* start *

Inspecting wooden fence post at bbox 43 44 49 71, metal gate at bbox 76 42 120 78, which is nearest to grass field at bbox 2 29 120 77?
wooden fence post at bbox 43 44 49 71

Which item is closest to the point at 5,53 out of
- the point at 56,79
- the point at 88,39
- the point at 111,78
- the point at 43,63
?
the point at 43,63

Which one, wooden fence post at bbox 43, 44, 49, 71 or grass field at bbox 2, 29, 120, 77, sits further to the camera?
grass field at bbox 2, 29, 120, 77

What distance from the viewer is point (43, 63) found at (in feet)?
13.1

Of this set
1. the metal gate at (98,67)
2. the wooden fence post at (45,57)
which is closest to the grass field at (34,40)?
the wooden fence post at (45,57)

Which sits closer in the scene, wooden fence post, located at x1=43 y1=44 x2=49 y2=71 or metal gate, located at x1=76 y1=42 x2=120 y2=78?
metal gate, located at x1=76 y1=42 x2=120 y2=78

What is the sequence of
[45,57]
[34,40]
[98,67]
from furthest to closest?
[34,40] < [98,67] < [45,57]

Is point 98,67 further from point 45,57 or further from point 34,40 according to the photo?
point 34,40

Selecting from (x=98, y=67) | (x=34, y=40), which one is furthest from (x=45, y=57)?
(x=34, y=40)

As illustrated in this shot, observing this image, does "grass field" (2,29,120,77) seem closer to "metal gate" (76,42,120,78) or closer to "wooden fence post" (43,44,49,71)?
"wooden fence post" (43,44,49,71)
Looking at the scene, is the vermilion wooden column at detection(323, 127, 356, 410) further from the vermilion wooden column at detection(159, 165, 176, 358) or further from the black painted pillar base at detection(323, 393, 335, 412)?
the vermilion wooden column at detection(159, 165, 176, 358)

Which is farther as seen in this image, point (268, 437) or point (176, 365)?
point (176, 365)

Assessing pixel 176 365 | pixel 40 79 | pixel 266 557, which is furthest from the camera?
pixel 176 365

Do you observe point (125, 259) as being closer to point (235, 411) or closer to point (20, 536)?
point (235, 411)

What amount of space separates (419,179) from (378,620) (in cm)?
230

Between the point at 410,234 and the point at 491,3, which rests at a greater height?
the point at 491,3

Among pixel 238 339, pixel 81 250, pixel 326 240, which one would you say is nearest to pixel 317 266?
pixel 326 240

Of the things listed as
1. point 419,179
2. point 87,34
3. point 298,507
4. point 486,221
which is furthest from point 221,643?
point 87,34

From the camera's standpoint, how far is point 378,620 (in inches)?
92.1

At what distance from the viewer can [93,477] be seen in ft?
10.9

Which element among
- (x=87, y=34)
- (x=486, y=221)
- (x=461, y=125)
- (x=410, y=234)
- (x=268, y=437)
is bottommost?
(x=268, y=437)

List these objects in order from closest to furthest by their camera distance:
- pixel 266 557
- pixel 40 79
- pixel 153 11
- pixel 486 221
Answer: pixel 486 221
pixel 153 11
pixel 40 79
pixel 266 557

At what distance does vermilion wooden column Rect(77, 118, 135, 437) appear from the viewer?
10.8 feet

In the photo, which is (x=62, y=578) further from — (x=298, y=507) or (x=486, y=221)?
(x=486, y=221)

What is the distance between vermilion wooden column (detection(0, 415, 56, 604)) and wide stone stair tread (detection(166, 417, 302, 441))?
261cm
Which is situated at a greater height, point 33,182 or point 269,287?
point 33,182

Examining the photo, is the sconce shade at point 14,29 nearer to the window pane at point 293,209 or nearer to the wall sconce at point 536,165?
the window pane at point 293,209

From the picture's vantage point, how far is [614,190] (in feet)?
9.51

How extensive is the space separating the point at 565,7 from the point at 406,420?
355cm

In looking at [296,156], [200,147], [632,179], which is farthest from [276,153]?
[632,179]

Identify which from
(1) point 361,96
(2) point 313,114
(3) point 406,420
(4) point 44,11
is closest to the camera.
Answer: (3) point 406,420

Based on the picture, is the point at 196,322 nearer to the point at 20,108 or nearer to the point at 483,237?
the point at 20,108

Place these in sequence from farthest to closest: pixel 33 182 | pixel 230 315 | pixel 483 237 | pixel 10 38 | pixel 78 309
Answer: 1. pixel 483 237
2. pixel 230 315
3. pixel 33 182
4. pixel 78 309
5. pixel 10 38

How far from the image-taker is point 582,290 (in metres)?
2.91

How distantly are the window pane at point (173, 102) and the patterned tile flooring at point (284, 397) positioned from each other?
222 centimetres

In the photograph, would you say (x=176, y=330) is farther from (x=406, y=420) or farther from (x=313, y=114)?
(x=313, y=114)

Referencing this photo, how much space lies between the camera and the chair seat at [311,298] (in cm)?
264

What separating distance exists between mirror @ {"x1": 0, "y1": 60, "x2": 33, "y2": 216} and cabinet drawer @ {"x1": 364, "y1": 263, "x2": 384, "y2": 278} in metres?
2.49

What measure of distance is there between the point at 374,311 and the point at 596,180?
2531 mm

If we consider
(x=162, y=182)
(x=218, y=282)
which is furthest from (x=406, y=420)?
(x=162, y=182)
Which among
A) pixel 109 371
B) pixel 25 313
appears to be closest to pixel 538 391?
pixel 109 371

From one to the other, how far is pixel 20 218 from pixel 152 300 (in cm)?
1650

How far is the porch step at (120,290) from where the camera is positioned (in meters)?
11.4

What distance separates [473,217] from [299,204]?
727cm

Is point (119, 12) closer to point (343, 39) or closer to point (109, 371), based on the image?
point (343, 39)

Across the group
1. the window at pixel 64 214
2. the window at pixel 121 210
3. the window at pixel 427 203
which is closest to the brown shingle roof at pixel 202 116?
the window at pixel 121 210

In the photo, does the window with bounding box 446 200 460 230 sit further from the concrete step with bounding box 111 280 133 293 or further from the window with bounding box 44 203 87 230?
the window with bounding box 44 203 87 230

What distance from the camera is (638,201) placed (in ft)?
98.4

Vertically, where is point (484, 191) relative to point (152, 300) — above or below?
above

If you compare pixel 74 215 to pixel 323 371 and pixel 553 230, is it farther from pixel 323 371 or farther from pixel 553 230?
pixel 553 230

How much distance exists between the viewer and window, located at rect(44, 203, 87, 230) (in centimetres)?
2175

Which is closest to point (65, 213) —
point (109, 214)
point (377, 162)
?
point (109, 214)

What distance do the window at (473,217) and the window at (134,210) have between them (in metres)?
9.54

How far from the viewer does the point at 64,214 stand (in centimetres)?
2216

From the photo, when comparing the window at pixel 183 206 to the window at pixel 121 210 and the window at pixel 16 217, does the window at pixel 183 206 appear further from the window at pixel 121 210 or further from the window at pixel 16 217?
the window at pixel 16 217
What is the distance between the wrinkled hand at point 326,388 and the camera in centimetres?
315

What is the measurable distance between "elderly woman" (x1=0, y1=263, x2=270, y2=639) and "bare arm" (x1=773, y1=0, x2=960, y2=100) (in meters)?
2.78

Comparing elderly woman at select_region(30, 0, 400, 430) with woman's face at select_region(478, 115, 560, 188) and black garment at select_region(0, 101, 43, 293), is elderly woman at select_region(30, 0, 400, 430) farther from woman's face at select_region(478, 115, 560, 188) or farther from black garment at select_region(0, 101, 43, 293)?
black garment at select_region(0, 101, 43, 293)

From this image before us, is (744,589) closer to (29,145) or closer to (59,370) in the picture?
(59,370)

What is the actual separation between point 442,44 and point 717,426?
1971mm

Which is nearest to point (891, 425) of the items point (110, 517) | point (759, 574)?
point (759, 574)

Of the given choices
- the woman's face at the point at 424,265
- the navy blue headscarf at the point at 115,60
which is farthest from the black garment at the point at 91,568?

* end *

Starting with the line containing "How extensive is" and going on through the line containing "Answer: (3) point 406,420", render that stretch of the material above as a JSON list of strings. Use one string per line and omit blank lines.

[
  "How extensive is the space separating the point at 565,7 from the point at 406,420?",
  "355cm",
  "In looking at [296,156], [200,147], [632,179], which is farthest from [276,153]?",
  "[632,179]",
  "Identify which from",
  "(1) point 361,96",
  "(2) point 313,114",
  "(3) point 406,420",
  "(4) point 44,11",
  "is closest to the camera.",
  "Answer: (3) point 406,420"
]